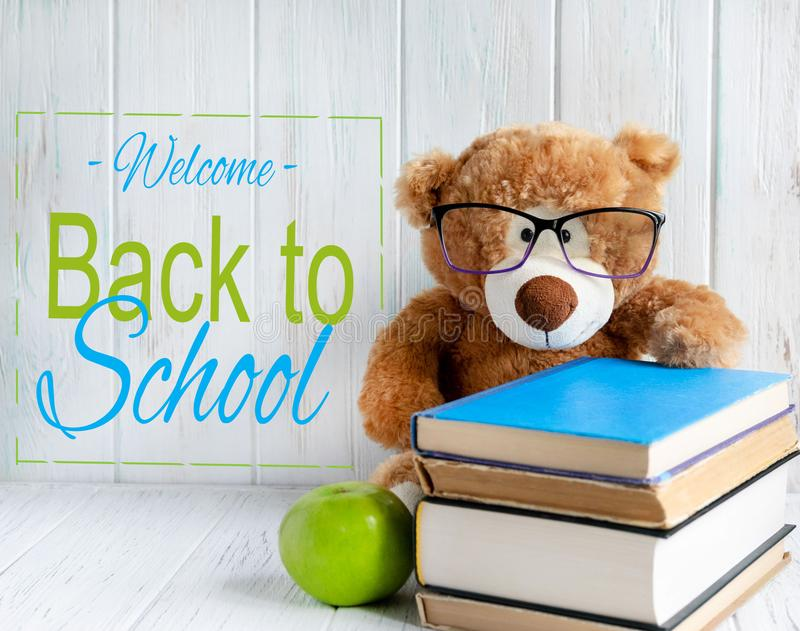 Photo of a stack of books with a bear, an apple and a place for an inscription on a wooden background. Back to school concept. royalty free stock images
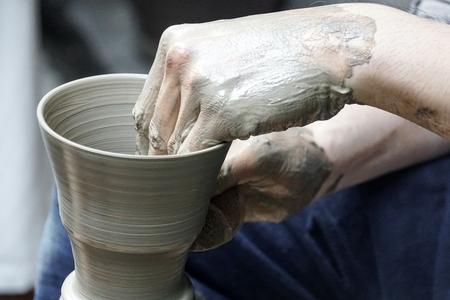 artisan hands making clay pot handmade pottery workshop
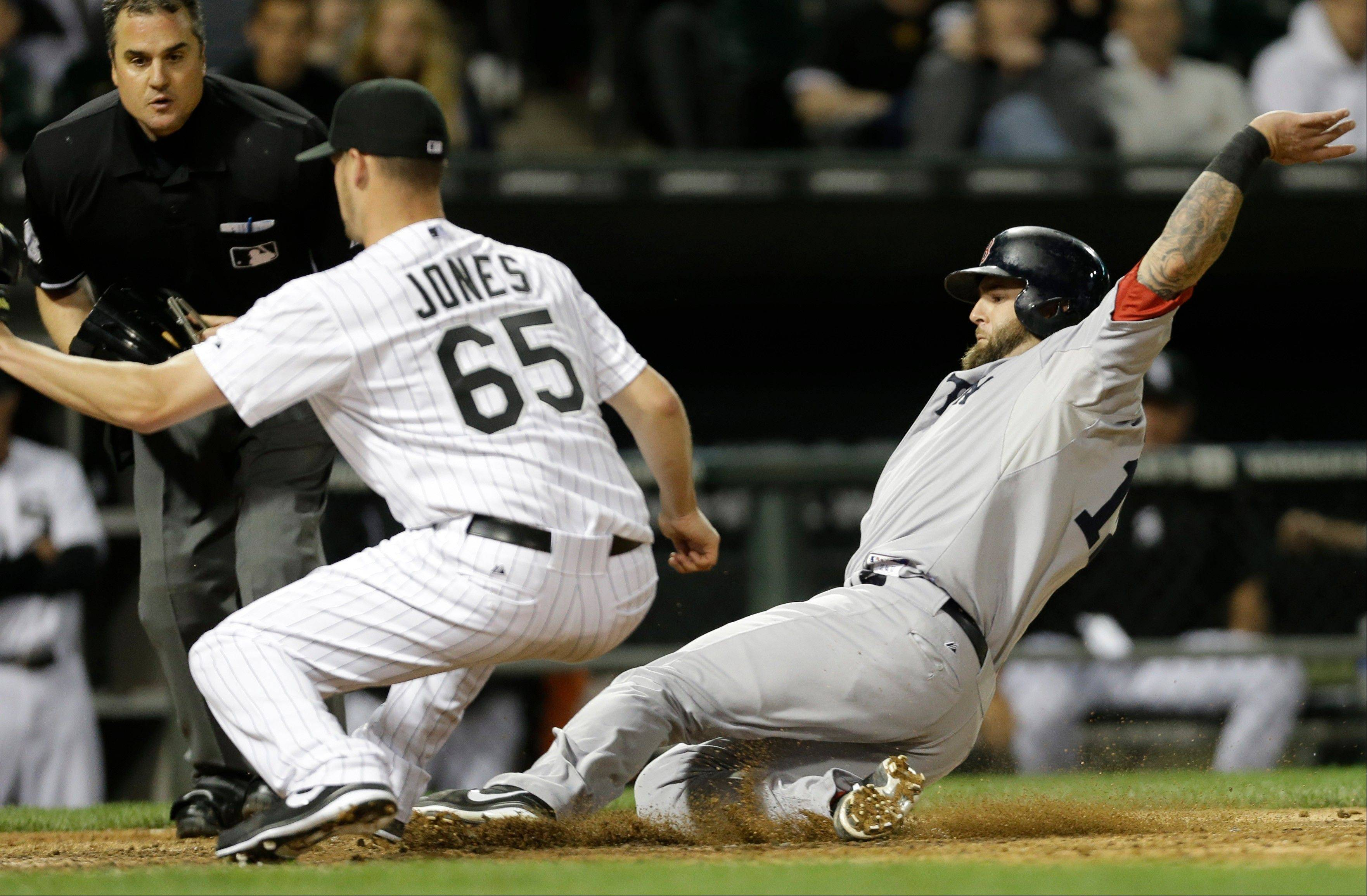 Boston Red Sox's Mike Napoli, right, scores after a passed ball as Chicago White Sox relief pitcher Nate Jones (65) waits for the ball during the eighth inning of a baseball game in Chicago, Wednesday, May 22, 2013. (AP Photo/Nam Y. Huh)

━━━━━━━━

* **Prompt**:
The material is to be written out word for word, and the pictures are to be left out.

* **Answer for the task**:
 Photo of a stack of books with a bear, an apple and a place for an inscription on a wooden background. Back to school concept. royalty free stock images
 artisan hands making clay pot handmade pottery workshop
 Boston Red Sox's Mike Napoli, right, scores after a passed ball as Chicago White Sox relief pitcher Nate Jones (65) waits for the ball during the eighth inning of a baseball game in Chicago, Wednesday, May 22, 2013. (AP Photo/Nam Y. Huh)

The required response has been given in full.